Tout conflit armé se joue aussi sur le terrain des mots. La guerre en Ukraine n'échappe à la règle et place la France dans une situation délicate. Notre pays continue en effet de nommer la capitale du pays Kiev, à la russe, et non Kyïv, à l'ukrainienne, comme le souhaiterait pourtant Volodymyr Zelensky.
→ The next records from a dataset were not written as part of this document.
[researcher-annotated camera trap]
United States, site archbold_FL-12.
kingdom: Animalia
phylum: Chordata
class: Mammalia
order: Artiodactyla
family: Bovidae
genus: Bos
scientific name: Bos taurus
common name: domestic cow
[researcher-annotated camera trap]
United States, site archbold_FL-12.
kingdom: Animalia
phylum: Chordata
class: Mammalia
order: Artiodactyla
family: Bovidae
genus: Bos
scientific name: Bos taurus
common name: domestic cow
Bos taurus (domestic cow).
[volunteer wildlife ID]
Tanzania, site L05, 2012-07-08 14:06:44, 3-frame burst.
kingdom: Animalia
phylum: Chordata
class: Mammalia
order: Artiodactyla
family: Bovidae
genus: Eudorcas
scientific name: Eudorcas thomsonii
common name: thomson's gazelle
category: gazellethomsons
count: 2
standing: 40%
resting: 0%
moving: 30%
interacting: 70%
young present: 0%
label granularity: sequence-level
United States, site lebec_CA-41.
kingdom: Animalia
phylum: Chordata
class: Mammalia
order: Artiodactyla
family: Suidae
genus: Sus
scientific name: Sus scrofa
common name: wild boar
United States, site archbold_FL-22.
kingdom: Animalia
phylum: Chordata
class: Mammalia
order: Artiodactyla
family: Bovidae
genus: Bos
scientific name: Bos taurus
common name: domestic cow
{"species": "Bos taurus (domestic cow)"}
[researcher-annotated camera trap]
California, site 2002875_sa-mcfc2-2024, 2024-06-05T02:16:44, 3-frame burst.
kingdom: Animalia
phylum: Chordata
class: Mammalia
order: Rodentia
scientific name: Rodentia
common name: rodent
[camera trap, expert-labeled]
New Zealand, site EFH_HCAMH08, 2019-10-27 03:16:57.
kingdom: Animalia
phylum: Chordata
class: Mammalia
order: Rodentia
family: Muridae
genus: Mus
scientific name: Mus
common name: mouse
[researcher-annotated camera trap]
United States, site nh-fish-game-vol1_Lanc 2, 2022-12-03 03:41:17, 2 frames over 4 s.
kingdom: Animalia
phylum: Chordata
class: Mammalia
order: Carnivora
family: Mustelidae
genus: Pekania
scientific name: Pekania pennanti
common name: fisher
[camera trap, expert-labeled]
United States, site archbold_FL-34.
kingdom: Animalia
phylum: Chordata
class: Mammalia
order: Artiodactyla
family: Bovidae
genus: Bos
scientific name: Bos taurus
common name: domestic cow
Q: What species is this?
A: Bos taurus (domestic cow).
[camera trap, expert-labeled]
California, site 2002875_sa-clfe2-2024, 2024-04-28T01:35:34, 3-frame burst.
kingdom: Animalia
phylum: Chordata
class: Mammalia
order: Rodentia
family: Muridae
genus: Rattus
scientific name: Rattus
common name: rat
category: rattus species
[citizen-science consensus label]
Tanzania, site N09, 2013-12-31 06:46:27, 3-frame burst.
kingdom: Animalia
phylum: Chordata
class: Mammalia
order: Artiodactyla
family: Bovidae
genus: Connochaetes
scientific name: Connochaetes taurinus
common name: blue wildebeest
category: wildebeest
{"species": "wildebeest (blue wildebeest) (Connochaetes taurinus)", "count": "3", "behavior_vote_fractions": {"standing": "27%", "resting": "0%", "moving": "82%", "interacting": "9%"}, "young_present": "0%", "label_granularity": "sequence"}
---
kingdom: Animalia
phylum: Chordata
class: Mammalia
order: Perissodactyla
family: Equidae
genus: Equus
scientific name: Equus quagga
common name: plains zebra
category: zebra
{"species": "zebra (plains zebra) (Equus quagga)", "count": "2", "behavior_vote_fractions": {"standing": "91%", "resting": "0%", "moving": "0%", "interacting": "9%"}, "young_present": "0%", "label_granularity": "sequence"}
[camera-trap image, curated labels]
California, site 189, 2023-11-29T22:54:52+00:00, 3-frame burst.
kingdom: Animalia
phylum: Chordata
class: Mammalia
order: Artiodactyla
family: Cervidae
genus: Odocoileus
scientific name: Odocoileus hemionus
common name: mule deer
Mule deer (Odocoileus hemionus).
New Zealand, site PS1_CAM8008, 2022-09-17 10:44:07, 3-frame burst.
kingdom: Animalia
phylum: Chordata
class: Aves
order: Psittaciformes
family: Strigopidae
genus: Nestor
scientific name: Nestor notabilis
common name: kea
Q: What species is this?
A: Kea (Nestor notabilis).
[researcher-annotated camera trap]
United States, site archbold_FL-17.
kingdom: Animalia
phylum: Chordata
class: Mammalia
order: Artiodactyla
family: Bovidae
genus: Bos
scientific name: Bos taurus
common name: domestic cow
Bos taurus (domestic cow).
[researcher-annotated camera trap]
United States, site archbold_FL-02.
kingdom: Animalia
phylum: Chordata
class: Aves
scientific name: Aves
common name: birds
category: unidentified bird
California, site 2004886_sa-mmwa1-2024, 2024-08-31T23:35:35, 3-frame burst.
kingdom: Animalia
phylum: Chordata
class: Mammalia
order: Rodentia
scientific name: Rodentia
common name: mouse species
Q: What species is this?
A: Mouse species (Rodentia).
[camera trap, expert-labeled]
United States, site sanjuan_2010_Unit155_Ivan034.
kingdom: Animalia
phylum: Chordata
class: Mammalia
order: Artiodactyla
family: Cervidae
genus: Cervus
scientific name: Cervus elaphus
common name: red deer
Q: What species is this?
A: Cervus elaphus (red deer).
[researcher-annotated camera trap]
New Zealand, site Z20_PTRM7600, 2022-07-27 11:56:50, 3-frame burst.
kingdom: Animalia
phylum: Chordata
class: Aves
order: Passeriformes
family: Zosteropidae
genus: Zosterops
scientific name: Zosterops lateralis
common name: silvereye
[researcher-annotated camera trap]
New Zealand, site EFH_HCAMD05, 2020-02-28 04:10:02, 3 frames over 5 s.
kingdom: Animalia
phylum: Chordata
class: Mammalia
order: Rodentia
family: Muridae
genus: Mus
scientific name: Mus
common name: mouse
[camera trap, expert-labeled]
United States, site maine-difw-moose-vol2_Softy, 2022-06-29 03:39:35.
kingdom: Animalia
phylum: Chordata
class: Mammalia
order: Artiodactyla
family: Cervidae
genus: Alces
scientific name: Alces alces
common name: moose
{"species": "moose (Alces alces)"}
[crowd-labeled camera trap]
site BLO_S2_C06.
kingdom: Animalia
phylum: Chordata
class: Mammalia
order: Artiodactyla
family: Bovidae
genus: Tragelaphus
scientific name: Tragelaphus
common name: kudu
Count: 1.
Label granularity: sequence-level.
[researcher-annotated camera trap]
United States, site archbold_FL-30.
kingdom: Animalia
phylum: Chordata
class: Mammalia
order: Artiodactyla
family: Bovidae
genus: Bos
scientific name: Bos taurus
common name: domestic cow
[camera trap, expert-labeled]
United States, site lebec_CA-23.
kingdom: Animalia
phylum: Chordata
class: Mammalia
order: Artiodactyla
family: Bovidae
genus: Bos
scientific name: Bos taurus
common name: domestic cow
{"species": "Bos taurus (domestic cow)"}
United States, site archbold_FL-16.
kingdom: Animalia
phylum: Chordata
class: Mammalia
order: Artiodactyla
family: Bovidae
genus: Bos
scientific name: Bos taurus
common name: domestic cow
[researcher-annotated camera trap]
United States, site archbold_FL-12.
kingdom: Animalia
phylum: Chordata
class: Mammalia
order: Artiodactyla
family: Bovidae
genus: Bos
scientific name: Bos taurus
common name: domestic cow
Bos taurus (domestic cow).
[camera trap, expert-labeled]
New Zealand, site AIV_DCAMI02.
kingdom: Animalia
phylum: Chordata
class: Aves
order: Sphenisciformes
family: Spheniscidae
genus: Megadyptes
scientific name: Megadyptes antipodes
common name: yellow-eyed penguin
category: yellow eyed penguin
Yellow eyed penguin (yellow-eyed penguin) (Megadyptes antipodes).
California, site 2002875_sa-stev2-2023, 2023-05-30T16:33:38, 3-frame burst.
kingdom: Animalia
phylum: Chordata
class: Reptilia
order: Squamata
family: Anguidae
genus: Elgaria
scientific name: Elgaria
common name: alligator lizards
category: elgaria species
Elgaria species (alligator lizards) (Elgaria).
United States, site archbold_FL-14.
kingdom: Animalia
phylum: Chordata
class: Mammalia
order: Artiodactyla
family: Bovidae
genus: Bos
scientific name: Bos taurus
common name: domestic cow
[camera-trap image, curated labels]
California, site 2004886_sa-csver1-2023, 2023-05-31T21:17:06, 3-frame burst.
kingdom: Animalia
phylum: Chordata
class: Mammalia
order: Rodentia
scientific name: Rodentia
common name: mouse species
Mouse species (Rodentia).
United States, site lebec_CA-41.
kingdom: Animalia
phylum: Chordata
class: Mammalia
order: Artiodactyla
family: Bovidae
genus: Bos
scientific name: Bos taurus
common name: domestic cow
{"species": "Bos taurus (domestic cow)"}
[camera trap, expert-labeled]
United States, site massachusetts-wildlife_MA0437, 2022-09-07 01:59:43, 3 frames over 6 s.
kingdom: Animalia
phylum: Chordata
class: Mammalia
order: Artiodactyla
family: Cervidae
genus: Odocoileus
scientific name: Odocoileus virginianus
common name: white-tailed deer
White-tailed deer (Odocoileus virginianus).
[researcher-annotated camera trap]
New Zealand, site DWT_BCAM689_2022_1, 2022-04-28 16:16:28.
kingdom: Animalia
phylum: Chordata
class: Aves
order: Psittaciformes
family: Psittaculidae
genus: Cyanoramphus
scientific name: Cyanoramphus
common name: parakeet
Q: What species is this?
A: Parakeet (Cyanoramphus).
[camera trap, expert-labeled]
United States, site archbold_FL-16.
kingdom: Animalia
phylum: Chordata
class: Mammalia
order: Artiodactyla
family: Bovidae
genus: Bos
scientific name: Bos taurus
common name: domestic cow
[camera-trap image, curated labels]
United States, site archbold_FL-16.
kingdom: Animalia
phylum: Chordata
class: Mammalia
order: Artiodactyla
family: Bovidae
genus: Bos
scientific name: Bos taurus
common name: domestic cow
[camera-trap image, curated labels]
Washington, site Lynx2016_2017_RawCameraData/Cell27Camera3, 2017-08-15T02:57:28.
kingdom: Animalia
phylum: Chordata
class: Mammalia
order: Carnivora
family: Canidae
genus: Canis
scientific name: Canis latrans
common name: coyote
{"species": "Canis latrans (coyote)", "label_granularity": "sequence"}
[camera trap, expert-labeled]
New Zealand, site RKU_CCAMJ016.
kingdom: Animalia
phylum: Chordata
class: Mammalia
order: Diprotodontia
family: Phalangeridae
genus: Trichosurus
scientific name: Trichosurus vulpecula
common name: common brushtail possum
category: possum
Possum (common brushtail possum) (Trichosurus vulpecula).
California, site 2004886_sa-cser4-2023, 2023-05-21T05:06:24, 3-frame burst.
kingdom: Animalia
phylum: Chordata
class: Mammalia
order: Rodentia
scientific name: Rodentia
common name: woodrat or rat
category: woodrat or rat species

La position des Ukrainiens est assez simple à comprendre. "La forme russe, Kiev, résulte de l'ancien statut colonial de l'Ukraine, qui a été dominée pendant des siècles par l'Empire des tsars puis par l'URSS", rappelle la linguiste Iryna Dmytrychyn, maître de conférences à l'Institut national des langues et civilisations orientales (Inalco), où elle est responsable des études ukrainiennes. Et de poursuivre : "L'Ukraine veut aujourd'hui se réapproprier sa toponymie, comme le font tous les pays qui sortent d'une ère de domination coloniale. La demande des Ukrainiens en faveur de Kyïv est donc légitime. A défaut, cela revient à leur dire : 'Votre culture n'est pas digne de considération, à la différence de la culture russe.' " A ceux qui remarquent que les Français disent Londres et non London sans que les Britanniques ne s'en offusquent, elle réplique : "Certes, mais le Royaume-Uni n'est pas menacé dans son existence par la France."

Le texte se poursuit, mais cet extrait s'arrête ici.